De forma vergonhosa, músicos, profissionais da área de espetáculos e donos de bares e restaurantes estão estimulando uma verdadeira insurreição em lugares como São Paulo e Belo Horizonte, que apertaram as medidas de restrição de movimento para conter a disseminação do vírus.

Partindo abertamente para a desobediência civil, criticam os gestores municipais e estaduais e se fazem de vítimas – como se fossem as únicas -, clamando pelo “direito de trabalhar e ganhar o sustento”.

Épocas excepcionais requerem medidas excepcionais, como o lockdown e a proibição completa de qualquer tipo de espetáculo que provoque algum tipo de aglomeração. 

Cientistas e médicos são categóricos: não é hora de flexibilizar nada, pelo contrário; é preciso restringir mais e mais a circulação de pessoas e as possibilidades de aglomeração em um momento em que o número de casos explode novamente.

Sepultamento em Manaus durante a pandemia (FOTO: ALEX PAZUELLO/PREFEITURA DE MANAUS)

Repetindo: mesmo que, por desespero, músicos, artistas e donos de bares reclamem de forma estridente, com suas razões, pela paralisação de suas atividades, nada justifica bradar por desobediência civil em meio a uma catástrofe sanitária de proporções mundiais. 

Se a pandemia piora com as baixas adesões às medidas de isolamento social, com a sabotagem oficial do criminoso presidente e com parte dos serviços essenciais em funcionamento, imaginemos então como seria a mortandade sem as restrições.
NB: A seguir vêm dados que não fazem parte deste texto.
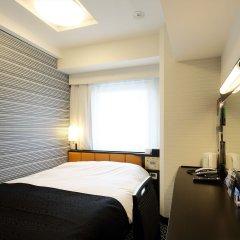 APA Hotel Asakusa Kaminarimon комната для гостей фото 3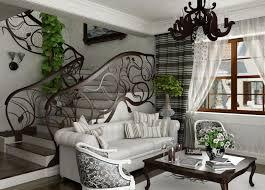 best trendy art deco rooms about art nouveau inter 3480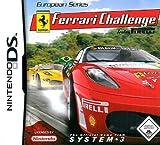 echange, troc Ferrari Challenge - European Series [import allemand]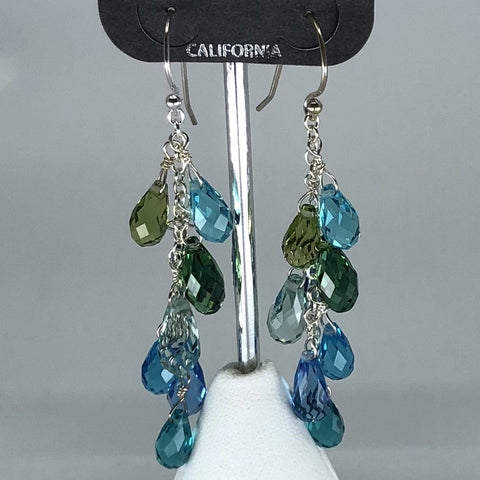 Holly Yashi Earrings - Faceted crystal beads on silver chain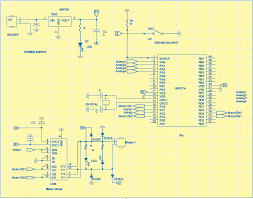 solar tracker circuit diagram the wiring diagram design of automatic solar tracking prototype electronics maker circuit diagram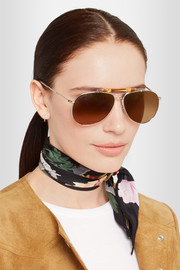 Gucci Bamboo-trimmed aviator-style silver-tone sunglasses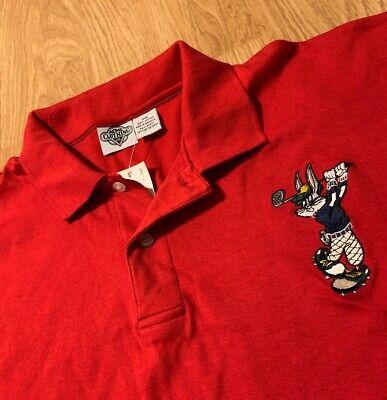 Vintage Acme Clothing Bugs Bunny Golf Polo Shirt Size Men's 2XL XXL NEW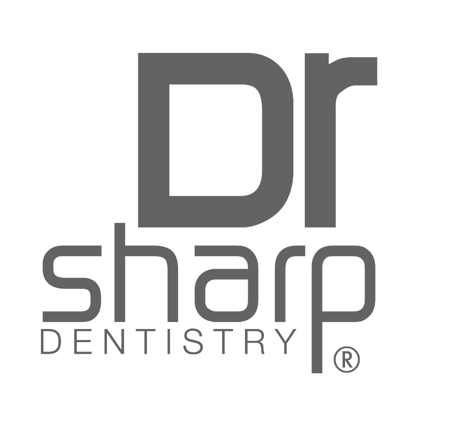 Sharp Dentistry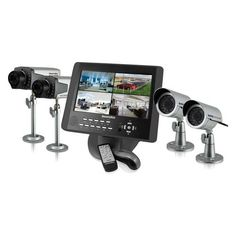 """SecurityMan LCDDVR4-80K Complete 4-Camera CCTV System with 2 Indoor and 2 Outdoor Color CCD with Night Vision and 10.2-Inch LCDDVR 80 GB by Securityman. $799.00. Complete 4-camera CCTV system - 2 x indoor & 2 x outdoor color CCD /w night vision, plus 10.2"""" LCDDVR-80GB. Save 20% Off!"""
Por mais que seja difícil ficar sem renda e ver os negócios patinarem ou sumirem, é necessário que haja empatia em relação ao que estamos vivendo em 2021. 

Se for necessário que fiquemos sem bares, restaurantes e shows de rock para que o número de mortes diminua e a doença seja controla, que assim seja. 
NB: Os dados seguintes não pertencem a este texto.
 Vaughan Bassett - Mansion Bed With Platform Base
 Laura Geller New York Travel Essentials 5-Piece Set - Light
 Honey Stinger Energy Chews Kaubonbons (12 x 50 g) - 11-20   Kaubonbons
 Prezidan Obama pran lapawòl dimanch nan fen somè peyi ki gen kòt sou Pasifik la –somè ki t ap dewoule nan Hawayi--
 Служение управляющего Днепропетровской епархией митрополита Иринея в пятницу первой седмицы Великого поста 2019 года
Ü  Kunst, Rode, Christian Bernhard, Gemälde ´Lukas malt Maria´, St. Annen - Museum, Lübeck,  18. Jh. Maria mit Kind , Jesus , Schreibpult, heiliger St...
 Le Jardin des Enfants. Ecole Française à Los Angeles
Que fiquemos sem essas coisas que são caras e importantes para muita gente, que empregam muita gente e movimente parte da economia. 
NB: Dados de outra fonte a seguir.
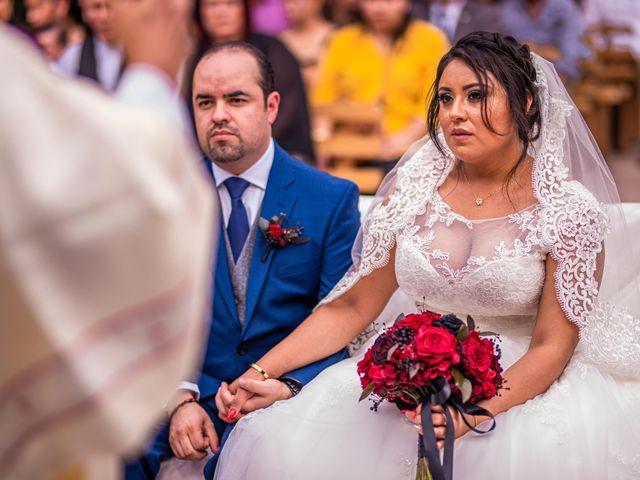 La boda de Joaquín y Fabiola en Cuernavaca, Morelos 64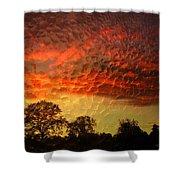 Embossed Sunrise Shower Curtain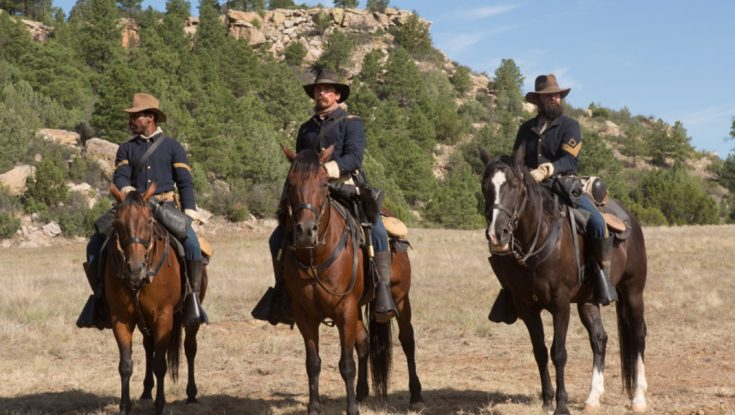 Photos: Christian Bale Gains Understanding Through 'Hostiles'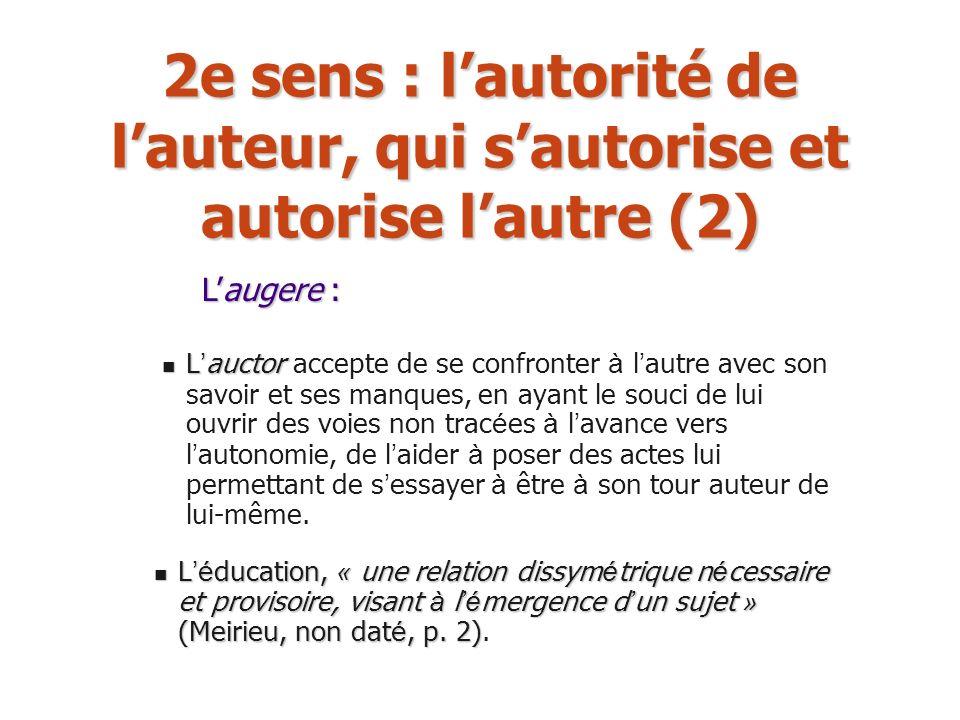 2e sens : l'autorité de l'auteur, qui s'autorise et autorise l'autre (2)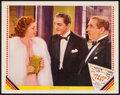 """Movie Posters:Comedy, Libeled Lady (MGM, 1936). Lobby Card (11"""" X 14""""). Comedy.. ..."""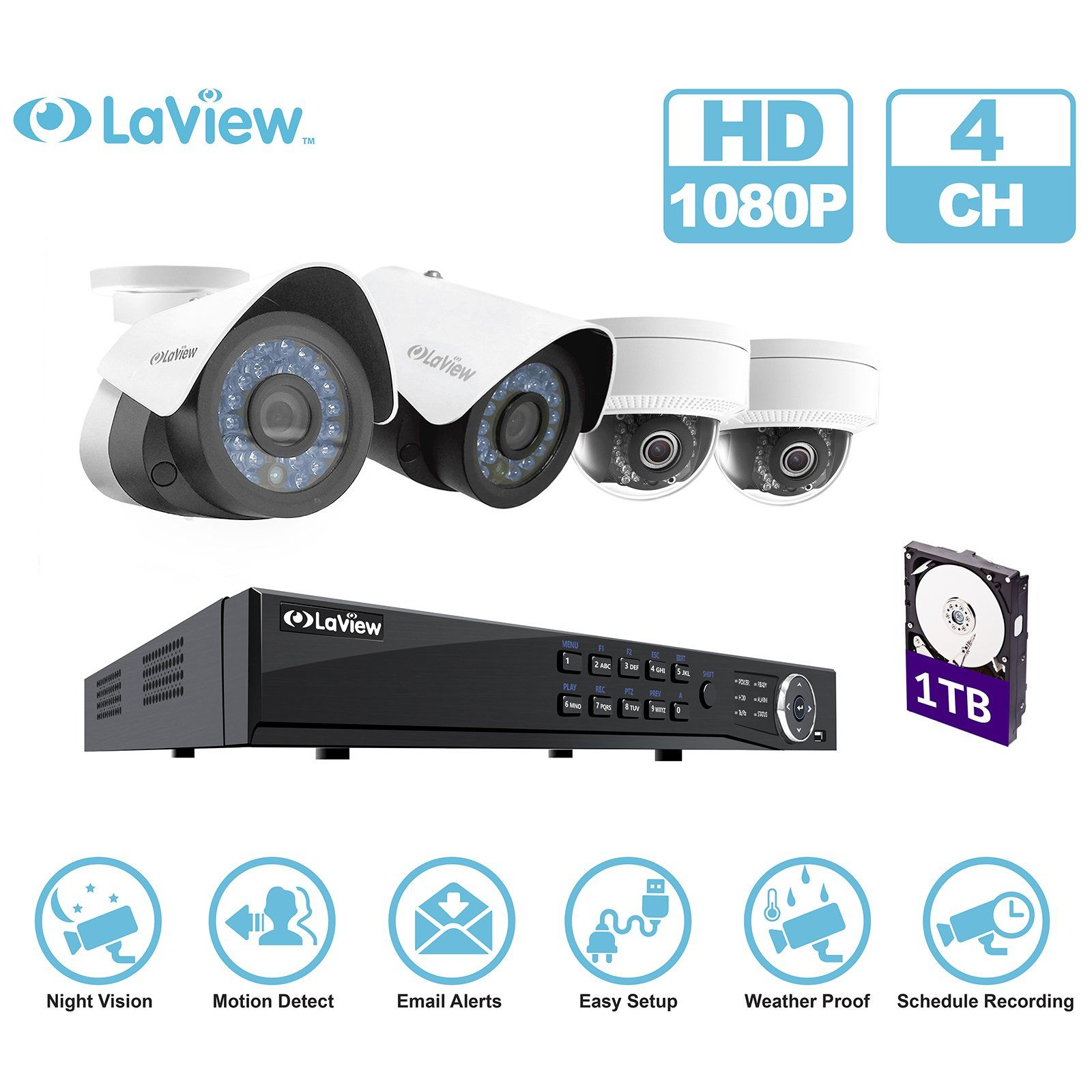 LaView IP P HD Builtin PoE Cameras Channel NVR Security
Infelizmente, ainda que crie precedentes para os fascistas e inimigos das artes e do conhecimento, podemos viver sem a gastronomia, sem o chope com os amigos no boteco e sem o show presencial que tanto amamos. 

Muita gente está morrendo pela imprudência e pelo desprezo de milhões de vagabundos que continuam frequentando praias, festas, bares e restaurantes. Serão estes milhões de vagabundos os responsáveis por outras dezenas de milhares de mortes.

É vergonhoso ver músicos e empresários do setor de entretenimento e gastronomia vomitando que, em vez de restringir, é necessário liberar geral para que “o setor não quebre e para que os trabalhadores voltem a sorrir”.

Sorrisos virão com vacinas e controle da pandemia, o que só ocorrerá, na melhor das hipóteses, em meados do segundo semestre. Até lá, é guerra contra o vírus e isolamento social rígido, que inclui um lockdown ferrenho, com proibição de shows e permissão apenas para que serviços essenciais funcionem. 

Bares, restaurantes e casas de shows não são essenciais e precisam ficar fechados por tempo indeterminado, assim como escolas e faculdades. Simples assim, com as consequências que vierem, por mais graves que sejam. É possível recuperar a economia, mas vidas, não.

É desagradável dizer a amigos músicos, empresários ou profissionais de bastidores de espetáculos que eles estão errados, muito errados, ao reivindicarem a flexibilização e liberação geral das atividades de entretenimento. 

Esse tipo de reivindicação beira o crime sanitário diante da crise em que vivemos, para não falar em desrespeito aos mortos e aos familiares de mortos por conta da covid-19.

Esse tipo de comportamento é um sintoma do que deveremos enfrentar quando a pandemia for controlada: mais polarização, mais divisão, mais ressentimento e mais ódio. 

Quem lutou pela vida e defendeu as restrições comportamentais para conter o vírus será visto como um inimigo da economia e da “pátria”. Serão responsabilizados por alguns como os culpados pela “quebra” do país e pelo “aprofundamento da recessão e da crise econômica”. Que assim seja, se for o preço para que consigamos preservar o maior número de vidas e eliminar o vírus. 

É mais fácil culpar os adversários do que o vírus invisível e devastador. Não deixa de ser surpreendente em um tempo em que é necessário implorar para que entendam a importância da vacinação e repetir exaustivamente que a Terra é redonda.